The United States’ GDP is $20 trillion. Put next to it, a $22 trillion debt is not half so daunting.
But the trend is…
Debt Is Growing Faster Than the Economy
Michael Peterson, CEO of the nonpartisan Peter G. Peterson Foundation:
“Reaching this unfortunate milestone so rapidly is the latest sign that our fiscal situation is not only unsustainable but accelerating.”
GDP has increased some 35% since 2008. But the national debt… 122%.
Meantime, average real annual economic growth since 2009 runs to 2.23%.
And the Congressional Budget Office (CBO) estimates GDP growth will limp along at an average 1.9% per annum the next decade.
But it estimates debt is expanding at a 6% annual rate.
Once again… the trend.
But CBO’s growth forecast may be optimistic. It fails to account for possible recession.
The current expansion is the second longest in U.S. history.

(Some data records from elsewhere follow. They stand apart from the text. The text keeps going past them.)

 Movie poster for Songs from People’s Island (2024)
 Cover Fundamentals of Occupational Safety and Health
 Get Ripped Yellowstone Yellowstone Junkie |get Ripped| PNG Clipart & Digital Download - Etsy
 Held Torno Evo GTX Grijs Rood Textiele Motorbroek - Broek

By July it will become the longest — if the gods are merciful.
How much longer can the economy peg along without a recession?
Permanent Deficits Are the New Religion
In a growing economy, the old Keynesians preach a gospel of fiscal restraint.

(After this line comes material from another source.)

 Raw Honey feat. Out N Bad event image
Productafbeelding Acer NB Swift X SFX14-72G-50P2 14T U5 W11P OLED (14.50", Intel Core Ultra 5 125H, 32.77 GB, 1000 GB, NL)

It is the time to squirrel away acorns… and save against a season of lean kine.
When recession inevitably arrives, the government can then meet the emergency with a full war chest.
“Countercyclical” policy, academic men term it.

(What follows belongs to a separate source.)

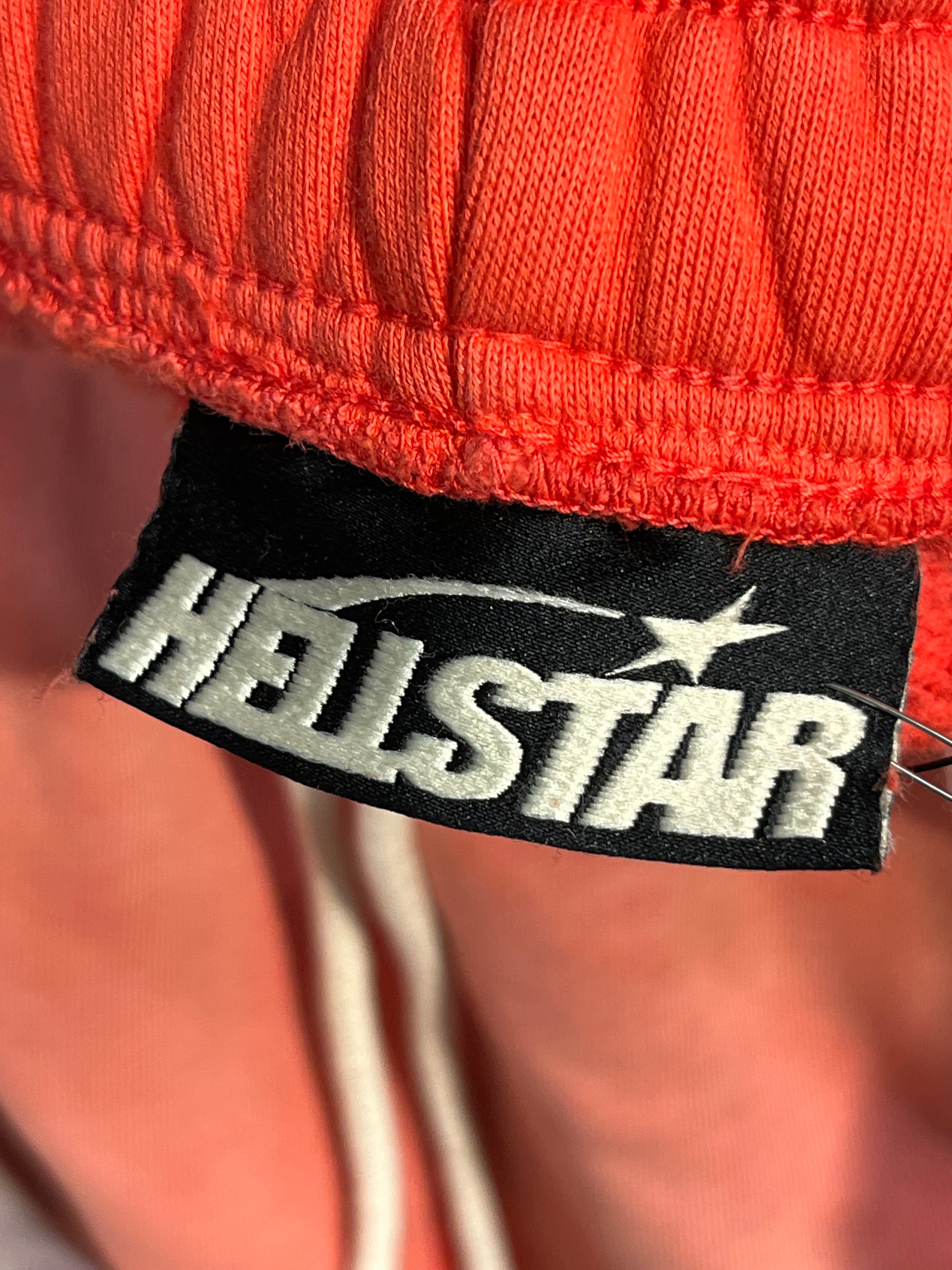 HELLSTAR/Shorts/S/Cotton/RED/Graphic/HELLSTAR STUDIOS view 4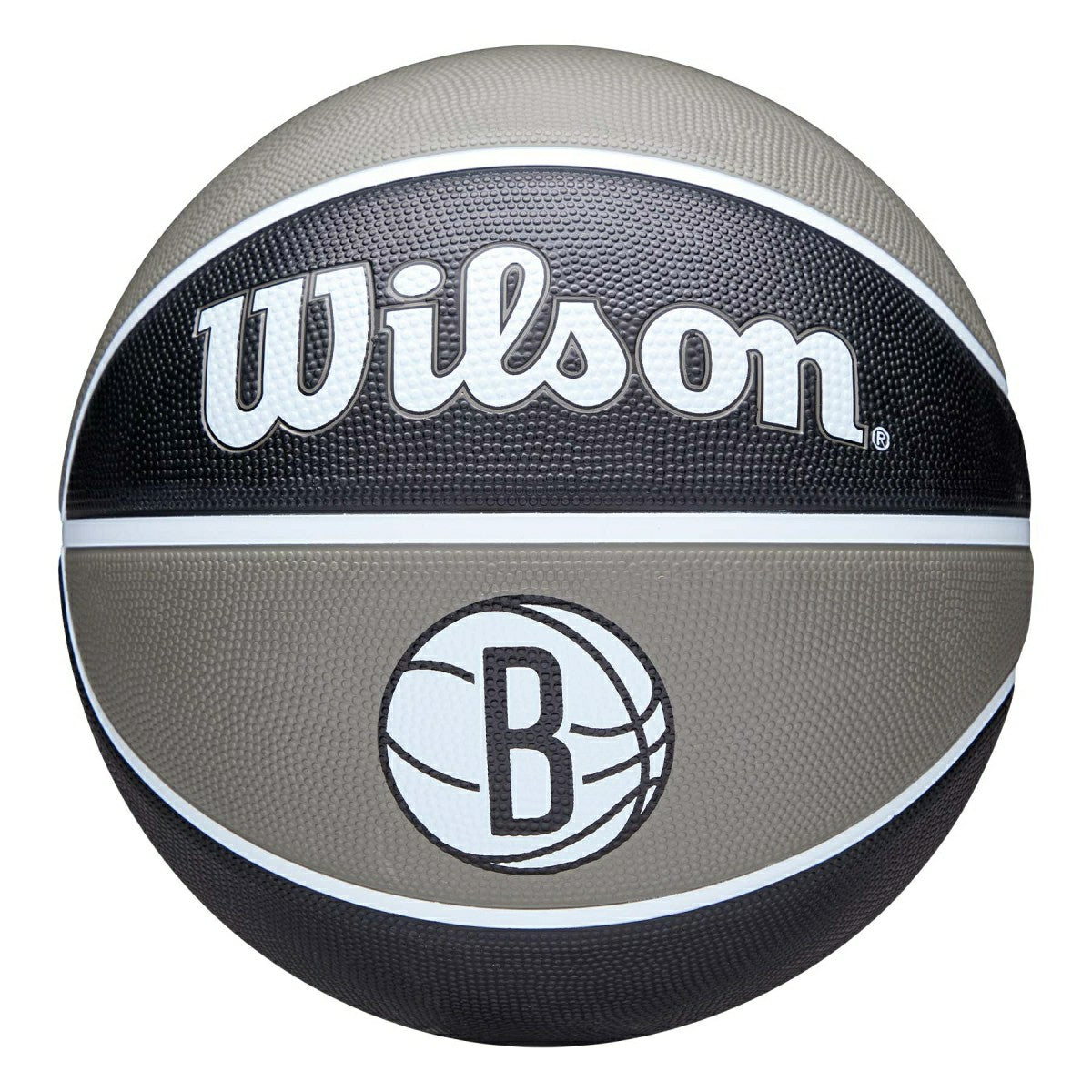 Brooklyn Nets Team Tribute Wilson NBA Basketball (Size 7) - Taass Online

But even the old Keynesian religion has gone behind a cloud.
In its place we find the religion of perpetual deficit.
Analyst John Rubino on the new catechism:
Even Keynesianism, generally the most debt-friendly… school of economic thought, views deficit spending as a cyclical stabilizer. That is, in bad times governments should borrow and spend to keep the economy growing while in good times governments should scale back borrowing — and ideally run surpluses — to keep things from overheating.
But now we seem to have turned that logic on its head, with fiscal stimulus ramping up in the best of times, when unemployment is low, stock prices high and inflation stirring. New… fiscal policy seems to call for continuous and growing deficits pretty much forever.
When recession is finally upon us — depend on it — the spending floodgates will open.
And today’s trillion-dollar deficits will trifle in comparison.
“We get a recession,” affirms analyst Sven Henrich, “and you are looking at $2–3 trillion [annual] deficits.”
A “Tripartisan” Approach to Government Spending
But perhaps we can plug the holes to keep current debt levels even.
It is possible in theory… but impossible in practice.
CBO estimates Congress would have to increase revenues 11% each year… while simultaneously slicing the budget 10%.
Will Congress spend 10% less each year?
As well imagine a circular square… a flying whale… or an honest liar.
Within 10 years, CBO projects federal spending will surge from today’s 20.8% of GDP to 23.0%.
This is of course a bipartisan effort. Rather, it is a tripartisan effort — we the people are as responsible as the politicians we elect.
Meantime, the United States spent $523 billion servicing its debt in fiscal year 2018 — a record.
And CBO projects debt service will rise to $915 billion by 2028 — nearly 25% of the entire budget.
$915 billion roughly approximates last year’s combined Medicare and Medicaid costs.
Rising debt service will likely lower the curtain on the entire show, as rising borrowing costs swamp the economic machinery.
At that point the entire illusion that deficits do not matter will crash upon the rocks of mathematical fact.
As we have written before…
“The divine wrath is slow indeed in vengeance,” said Roman historian Valerius Maximus nearly 2,000 years ago…
“But it makes up for its tardiness by the severity of the punishment.”